## Document
When Apple announced the original iPad back in January last year I must admit that I was underwhelmed. Watching the keynote presentation afterwards a lot of people present in the room seemed to feel the same way, so subdued was the audience reaction. I’m not quite sure what we were expecting from the long rumoured and awaited Apple tablet, but it was surely more than the outsize iPod touch that Apple had apparently delivered.
Had the iPad launched in 2007 before the iPhone then it would have been a different story and I’m sure that the iPad would have received the same rapturous welcome that its smaller cellular brother received when first revealed—although I think the iPhone is all the more impressive for having the smaller form factor. It’s been said that the two devices came to market out of sequence and that the iPad was actually designed and developed first. Whether that’s true or not we don’t really know, but it certainly seems plausible.
Perhaps the biggest difficulty I had with the iPad was that I couldn’t quite see what it was for, in spite of Steve Jobs’s speech during the keynote saying that Apple had wrestled with, and solved, the core issue of their tablet’s raison d'être. There was a lot of emphasis placed on how people would “get it” when they actually held an iPad in their hands and used it. We were told that the whole was greater than the sum of its parts and that once we’d got to “hold the Web in our hands” the iPad as a proposition would make sense. This was marketing hype of course, but fast forward a few months to my first play with an iPad in an Apple store and I could see that there was actually some substance behind the hype.

## Collected data
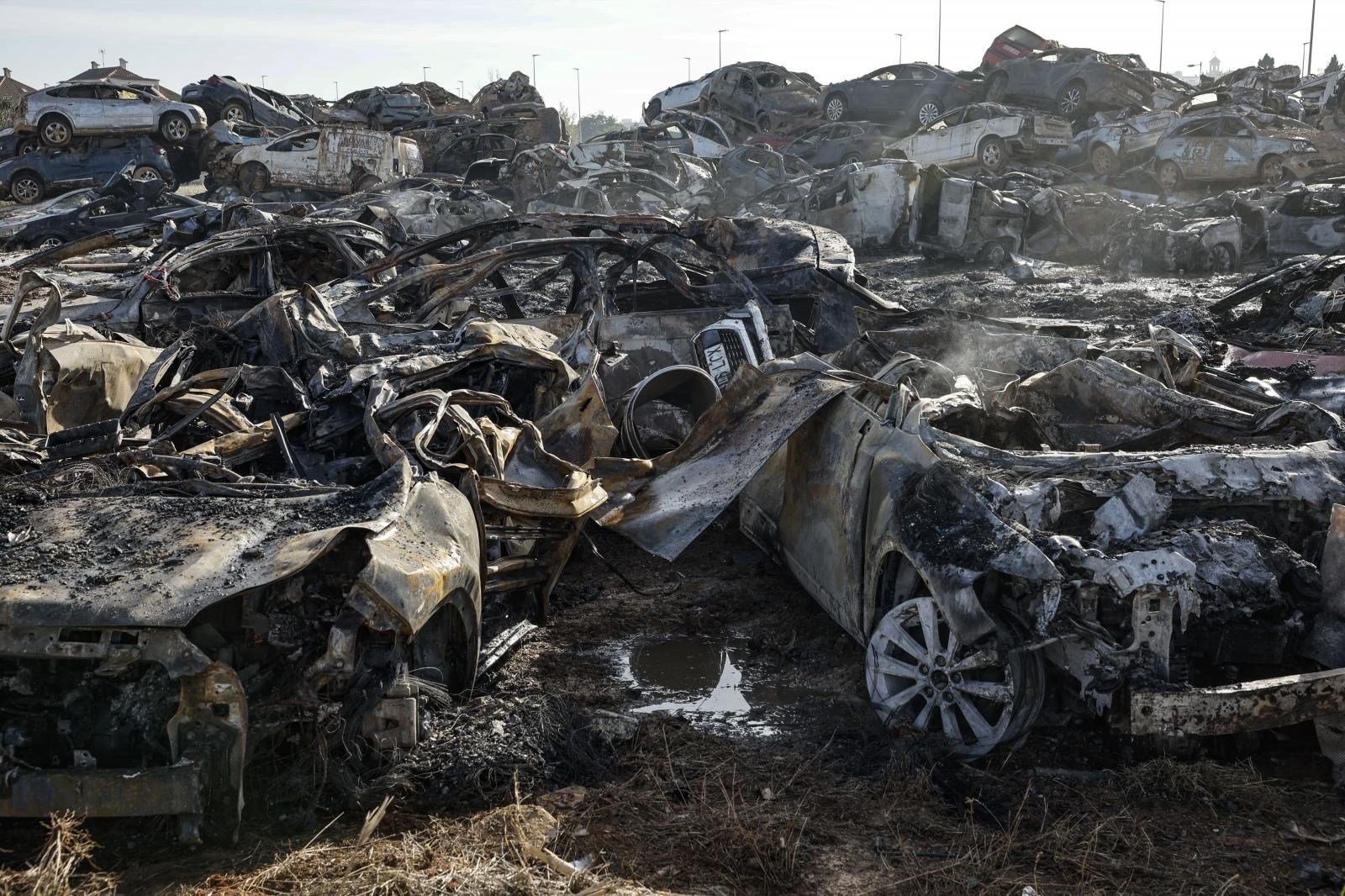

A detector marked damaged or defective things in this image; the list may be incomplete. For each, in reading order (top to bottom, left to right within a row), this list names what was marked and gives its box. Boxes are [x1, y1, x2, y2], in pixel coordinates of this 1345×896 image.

## Directive 1
From the iPad passage, write out the words that begin at "Had the iPad" and stop after "certainly seems plausible.".
## Directive 2
Answer these questions using the iPad passage:
(a) In which month did Apple announce the original iPad?
(b) According to the writer, what makes the iPhone all the more impressive?
(c) Where did the writer first get to play with an iPad?
## Directive 3
Carry on the iPad passage, picking up right after its final sentence.

## Result 1
Had the iPad launched in 2007 before the iPhone then it would have been a different story and I’m sure that the iPad would have received the same rapturous welcome that its smaller cellular brother received when first revealed—although I think the iPhone is all the more impressive for having the smaller form factor. It’s been said that the two devices came to market out of sequence and that the iPad was actually designed and developed first. Whether that’s true or not we don’t really know, but it certainly seems plausible.

## Result 2
(a) January
(b) Having the smaller form factor
(c) In an Apple store

## Result 3
I was already familiar with the joy of using Apple’s multi-touch interface from my iPod touch and the iPhone that later replaced it, but somehow the larger display added an extra dimension to the experience. There was something intangible but pleasurable about holding and interacting with a live Web page at near A4 size in your hand. It felt as if the whole touch experience had been designed for this screen size all along. It’s very hard to describe, which is perhaps Apple’s biggest challenge when it comes to pitching the iPad. Not too much of a challenge though, because the iPad has been a smash hit with consumers, surprising many so-called industry experts who wrote it off as a mere toy or luxurious frippery.
I didn’t buy a first generation iPad. Instead I vowed to wait three years for the third generation model, just as I had delayed my purchase of an iPhone until the 3GS came out in 2009. Having had the chance to try one, I knew that there was undoubtedly something special about it though and I found myself increasingly wanting one as I spent more time playing with it during idle moments in various stores. So I was even more interested than usual in what Apple had lined up for the launch of its successor last month.
It came as no surprise that the iPad 2 was thinner, lighter and faster, but it was the software on display that really shone, particularly GarageBand. I spent quite a while evaluating whether I should buy an iPad 2, and in all honesty I think my head said no but my heart said yes. My heart won out, I’d reached that tipping point and decided that I was going to buy one; waiting another year be damned!
With the difficult decision of whether or not to having been made, it was time to move to the pleasurable and easy stage of actually buying the thing. At least that’s what I thought! Getting hold of an iPad 2 at the moment is not easy. These things are like gold dust. I quickly decided to go for the black 64 GB Wi-Fi model and ordered it online directly from Apple during the morning of the 26th of March—a day after it went on sale in the UK In hindsight I should have ordered it the day before, because the store quoted me a delivery time of three to four weeks, whereas on the morning of the launch it was a mere two to three weeks.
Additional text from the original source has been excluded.